O diálogo entre Alemanha e França não tem sido o mesmo de outros tempos, muito por causa de sucessivos períodos de instabilidade política interna dos dois países. No entanto, o governandor do Banco de França vê em Trump um risco para a economia global e, por isso, entende que a única forma de o enfrentar é pela realização de reformas na Europa. O que só poderá ocorrer havendo uma concertação entre alemães e franceses.

O presidente do Bundesbank segue o mesmo argumento, considerando que a imposição de tarifas como forma de reforçar o protecionismo norte-americano vai reacender "conflitos internacionais e prejudicar ainda mais a ordem multilateral".


Investimento norte-americano em Portugal à prova de Trump?

Também na última semana, o presidente da Agência para o Investimento e Comércio Externo de Portugal (AICEP) disse não ver na nova administração norte-americana um problema para o nível de investimento norte-americano captado para Portugal.

Para Ricardo Arroja, citado pela agência Lusa, apesar do deabte sobre a imposição de tarifas, as "economias norte-americana e europeia estão muito integradas, e Portugal e os EUA em particular”.
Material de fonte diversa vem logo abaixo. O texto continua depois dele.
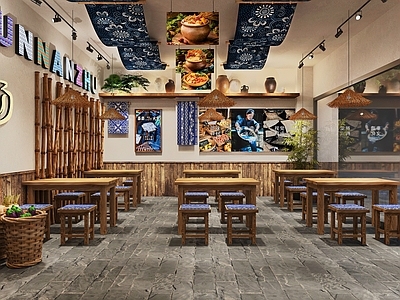 现代新中式快餐店 云南特色餐饮店 快餐店 米线店 侘寂风 现代新中式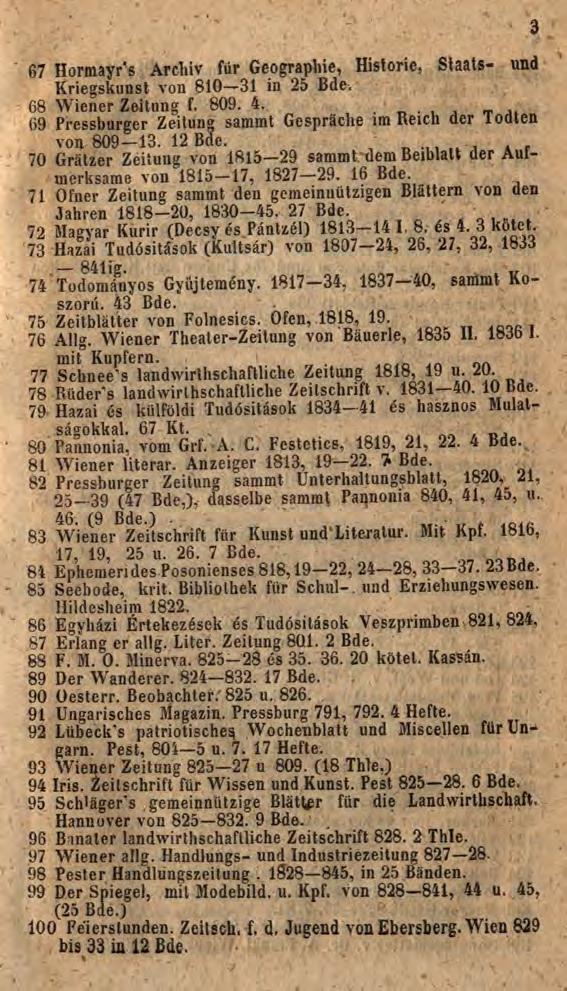 67 Hormayr s Archiv für Geographie, Historie, Staats- und Kriegskunst von 810-31 in 25 Bde. 68 Wiener Zeitung f. 809. 4.. 69 Pressburger Zeitung sammt Gespräche im Reich der Todten von 809-13. 12 Bde.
"Há muito, de forma não circunstancial, que esses laços têm vindo a ser desenvolvidos e promovidos e, portanto, é para mim altamente improvável, por exemplo, que investimentos diretos estrangeiros dos Estados Unidos em Portugal sejam postos em causa porque há uma nova administração. Ou seja, isto são projetos de investimento de longo prazo,", avaliou Ricardo Arroja, à margem da 7.ª edição do Portugal Economic Forum, organizado pela AICEP em Nova Iorque.
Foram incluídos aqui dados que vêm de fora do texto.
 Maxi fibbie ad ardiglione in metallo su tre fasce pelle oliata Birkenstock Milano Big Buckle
"Os elementos circunstanciais conjunturais são obviamente importantes e teremos de estar todos atentos às políticas comerciais que os EUA vierem a adotar, mas, neste momento, acho que é especulativo estarmos a tentar antecipar algumas destas medidas, porque há um processo jurídico e legal e regulatório que tem que ser percorrido em primeiro lugar na América antes de ele ter impacto no resto do mundo", acrescentou.

Segundo o presidente da AICEP, "as exportações de bens e de serviços, sobretudo cada vez mais de serviços de Portugal para os Estados Unidos, estão a crescer a olhos vistos, a ritmos muito elevados, e o mesmo tem sucedido com o investimento direto estrangeiro em Portugal".